“Yes, miss!” says Giuseppe.
“I hate to be called ‘miss,’ ” remarked the young lady. “Call me signorina. Of all titles I think miss the most disagreeable. And Mrs. and Mr. are not much better. The Italian language has that one advantage, I will own.”
“Be careful about the fruit you give us,” Mr. Varney went on. “We want ripe fruit. The figs to-day were not quite perfect. Figs,” said Mr. Varney with solemn deliberation—“figs should be just right, or they are good for nothing. When they are just right, there is nothing better, and you can give them to us three times a day. They must be ripe, but not too ripe; fine-grained, but not salvy; cool, crisp, intensely sweet, and on the point of bursting open, but not quite broken.”
Giuseppe forgot his English training long enough to inquire, “Hadn't you better speak to the trees about it, sir?”
“That will do,” Mr.

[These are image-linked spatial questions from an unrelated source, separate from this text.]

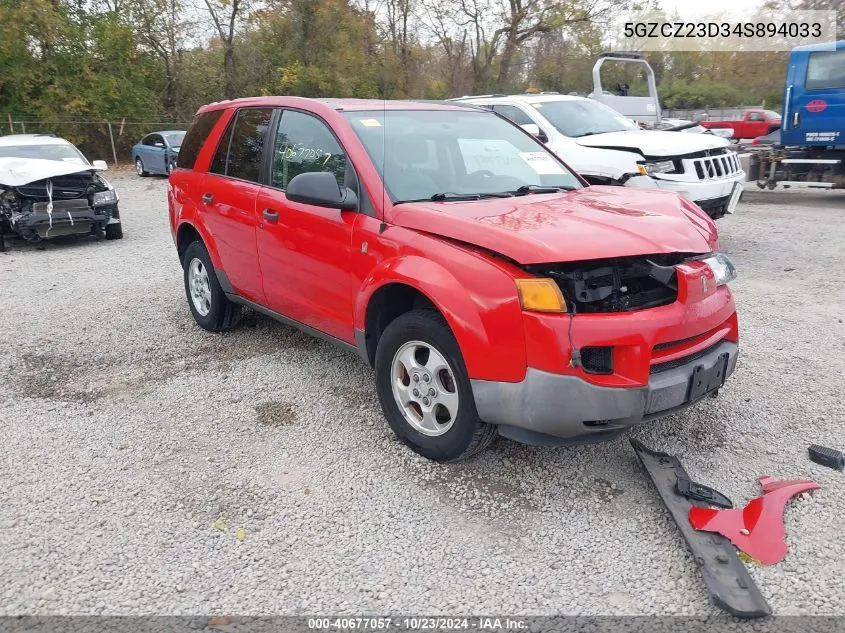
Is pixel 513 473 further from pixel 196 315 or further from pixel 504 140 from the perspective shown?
pixel 196 315

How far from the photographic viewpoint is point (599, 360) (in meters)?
2.98

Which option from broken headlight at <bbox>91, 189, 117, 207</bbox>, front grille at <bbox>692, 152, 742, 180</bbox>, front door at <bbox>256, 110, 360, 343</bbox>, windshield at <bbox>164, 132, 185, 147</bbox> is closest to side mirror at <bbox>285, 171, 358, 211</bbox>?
front door at <bbox>256, 110, 360, 343</bbox>

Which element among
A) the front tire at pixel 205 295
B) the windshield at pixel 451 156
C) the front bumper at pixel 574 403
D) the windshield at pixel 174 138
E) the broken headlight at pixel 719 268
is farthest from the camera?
the windshield at pixel 174 138

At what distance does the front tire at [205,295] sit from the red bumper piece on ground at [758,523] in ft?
12.8

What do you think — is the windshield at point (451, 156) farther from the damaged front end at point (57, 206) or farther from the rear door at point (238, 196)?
the damaged front end at point (57, 206)

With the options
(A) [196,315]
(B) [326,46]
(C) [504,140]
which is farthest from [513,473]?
(B) [326,46]

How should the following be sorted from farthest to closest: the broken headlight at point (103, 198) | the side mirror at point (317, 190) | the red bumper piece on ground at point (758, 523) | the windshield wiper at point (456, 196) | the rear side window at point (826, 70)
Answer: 1. the rear side window at point (826, 70)
2. the broken headlight at point (103, 198)
3. the windshield wiper at point (456, 196)
4. the side mirror at point (317, 190)
5. the red bumper piece on ground at point (758, 523)

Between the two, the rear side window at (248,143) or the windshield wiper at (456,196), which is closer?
the windshield wiper at (456,196)

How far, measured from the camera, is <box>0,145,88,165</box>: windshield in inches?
411

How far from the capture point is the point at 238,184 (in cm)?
493

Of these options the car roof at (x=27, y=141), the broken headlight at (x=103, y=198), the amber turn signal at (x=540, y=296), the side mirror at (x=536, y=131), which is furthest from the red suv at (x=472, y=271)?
the car roof at (x=27, y=141)

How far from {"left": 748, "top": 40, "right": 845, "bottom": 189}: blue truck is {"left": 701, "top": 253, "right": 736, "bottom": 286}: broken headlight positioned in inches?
396

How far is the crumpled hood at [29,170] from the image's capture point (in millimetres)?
9727

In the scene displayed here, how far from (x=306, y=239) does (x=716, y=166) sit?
19.3ft
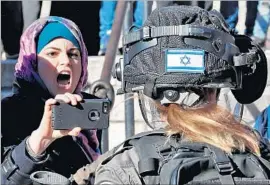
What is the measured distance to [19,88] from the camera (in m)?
3.32

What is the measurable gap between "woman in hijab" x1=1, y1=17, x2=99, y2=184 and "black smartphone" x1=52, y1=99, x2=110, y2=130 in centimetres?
44

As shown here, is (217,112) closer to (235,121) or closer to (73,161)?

Varney concluded with dignity. “I have no more to say now. You can go.”
The setting sun, shining on the new walls opposite, was reflected into our drawing-room, lighting it beautifully, touching Mr. Varney's gray hair and pleasant face, as he sat in a huge, yellow arm-chair by the window and diving into Isabel's bright eyes, as she leaned on his shoulder, and looked over with him the Diario Romano, trying to make out the holy-days.
“Here is the anniversary of the coronation of Pius IX.,” she said. “I wonder if we shall be arrested if we wear yellow roses in our hats, Bianca?”
Mr. Varney pored awhile over the book in his hand, and presently asked, with a general inquiring glance about the room, “Does anybody know what time of day or night twenty-three o'clock is? Here is a function announced to begin at twenty-three o'clock. Do people go to church at that hour? I should think it would be very late at night.”
“It might be some time the next day,” suggested a member of the family.
The gentleman arranged his glasses, and looked puzzled. “Then, when a function is announced for twenty-three o'clock on Wednesday, it takes place at some hour on Thursday,” he said.